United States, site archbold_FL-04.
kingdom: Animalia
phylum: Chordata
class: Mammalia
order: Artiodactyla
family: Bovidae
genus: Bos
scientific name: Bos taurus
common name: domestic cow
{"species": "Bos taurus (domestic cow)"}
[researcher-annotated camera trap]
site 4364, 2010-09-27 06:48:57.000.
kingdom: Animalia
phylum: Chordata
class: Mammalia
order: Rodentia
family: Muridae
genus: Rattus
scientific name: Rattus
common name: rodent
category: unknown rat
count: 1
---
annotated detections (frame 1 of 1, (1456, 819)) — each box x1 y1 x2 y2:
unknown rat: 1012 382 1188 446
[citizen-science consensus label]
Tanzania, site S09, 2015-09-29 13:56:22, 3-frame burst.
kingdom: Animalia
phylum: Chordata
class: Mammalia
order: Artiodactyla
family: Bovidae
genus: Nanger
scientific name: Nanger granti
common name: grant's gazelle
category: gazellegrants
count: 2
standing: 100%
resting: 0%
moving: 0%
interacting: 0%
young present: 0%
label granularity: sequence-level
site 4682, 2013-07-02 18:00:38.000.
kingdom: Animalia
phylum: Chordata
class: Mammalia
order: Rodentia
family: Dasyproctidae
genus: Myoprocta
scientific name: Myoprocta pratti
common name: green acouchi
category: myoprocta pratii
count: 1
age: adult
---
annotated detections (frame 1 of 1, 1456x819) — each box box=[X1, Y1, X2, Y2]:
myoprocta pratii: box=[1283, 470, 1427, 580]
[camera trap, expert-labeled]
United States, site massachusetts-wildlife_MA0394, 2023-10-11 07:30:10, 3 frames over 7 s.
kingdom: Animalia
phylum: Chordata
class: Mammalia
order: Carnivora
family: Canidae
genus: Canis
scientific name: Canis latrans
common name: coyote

================

**ACTIVITY**
The answer must reproduce all of the entries exactly.

**RESULT OF THE EXERCISE**
United States, site archbold_FL-04.
kingdom: Animalia
phylum: Chordata
class: Mammalia
order: Artiodactyla
family: Bovidae
genus: Bos
scientific name: Bos taurus
common name: domestic cow
{"species": "Bos taurus (domestic cow)"}
[researcher-annotated camera trap]
site 4364, 2010-09-27 06:48:57.000.
kingdom: Animalia
phylum: Chordata
class: Mammalia
order: Rodentia
family: Muridae
genus: Rattus
scientific name: Rattus
common name: rodent
category: unknown rat
count: 1
---
annotated detections (frame 1 of 1, (1456, 819)) — each box x1 y1 x2 y2:
unknown rat: 1012 382 1188 446
[citizen-science consensus label]
Tanzania, site S09, 2015-09-29 13:56:22, 3-frame burst.
kingdom: Animalia
phylum: Chordata
class: Mammalia
order: Artiodactyla
family: Bovidae
genus: Nanger
scientific name: Nanger granti
common name: grant's gazelle
category: gazellegrants
count: 2
standing: 100%
resting: 0%
moving: 0%
interacting: 0%
young present: 0%
label granularity: sequence-level
site 4682, 2013-07-02 18:00:38.000.
kingdom: Animalia
phylum: Chordata
class: Mammalia
order: Rodentia
family: Dasyproctidae
genus: Myoprocta
scientific name: Myoprocta pratti
common name: green acouchi
category: myoprocta pratii
count: 1
age: adult
---
annotated detections (frame 1 of 1, 1456x819) — each box box=[X1, Y1, X2, Y2]:
myoprocta pratii: box=[1283, 470, 1427, 580]
[camera trap, expert-labeled]
United States, site massachusetts-wildlife_MA0394, 2023-10-11 07:30:10, 3 frames over 7 s.
kingdom: Animalia
phylum: Chordata
class: Mammalia
order: Carnivora
family: Canidae
genus: Canis
scientific name: Canis latrans
common name: coyote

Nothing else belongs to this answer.